* _Passage choisi_

Law avait élevé sa banque sur la violence du despotisme, et les imperti­nences du Mississippi ; il arriva que le peuple trompé se consola par l’usure, et tous les intérêts privés étant compromis arrêtèrent la ruine universelle.

Depuis cette époque le despotisme devint plus odieux que dans l’Orient ; les impôts y sont ordinaire­ment modérés, et le peuple, tout vil qu’il est, vit paisible dans les fers ; le trône de France devint un comptoir dangereux ; plus il absorba de capitaux, plus les exactions devinrent effroyables, parce qu’il fallait conserver le crédit en acquittant les intérêts ; le commerce restait encore, qui soutenait la défaillance du peuple ; le commerce fut englouti ; la soif du despotisme consu­mait tout ; c’était pour lui qu’on allait aux délicieuses Antilles ; l’exportation ravissait à l’artisan la douce aisance ; la France était un pays de rameurs, de nobles et de mercenaires.

* _Consignes_
1. Relevez, d'après la dernière phrase du passage choisi, les catégories de personnes dont la France était un pays.
2. Transcrivez fidèlement le passage choisi en commençant par « Depuis cette époque » et en allant jusqu'à « et de mercenaires. ».

* _Données_
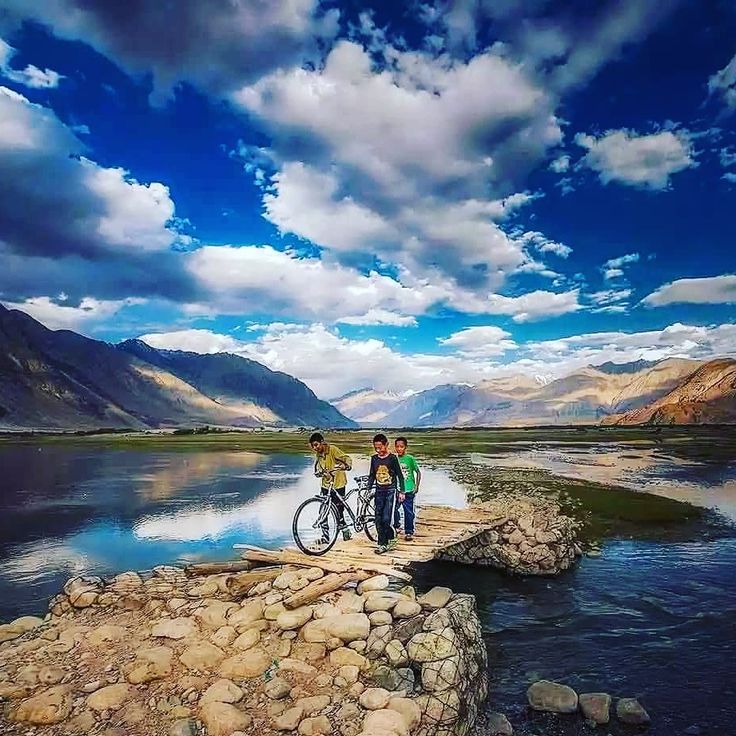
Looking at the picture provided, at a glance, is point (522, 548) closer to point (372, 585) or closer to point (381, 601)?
point (372, 585)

* _Réponses par consigne_
1. Les rameurs, les nobles et les mercenaires.

2.
Depuis cette époque le despotisme devint plus odieux que dans l’Orient ; les impôts y sont ordinaire­ment modérés, et le peuple, tout vil qu’il est, vit paisible dans les fers ; le trône de France devint un comptoir dangereux ; plus il absorba de capitaux, plus les exactions devinrent effroyables, parce qu’il fallait conserver le crédit en acquittant les intérêts ; le commerce restait encore, qui soutenait la défaillance du peuple ; le commerce fut englouti ; la soif du despotisme consu­mait tout ; c’était pour lui qu’on allait aux délicieuses Antilles ; l’exportation ravissait à l’artisan la douce aisance ; la France était un pays de rameurs, de nobles et de mercenaires.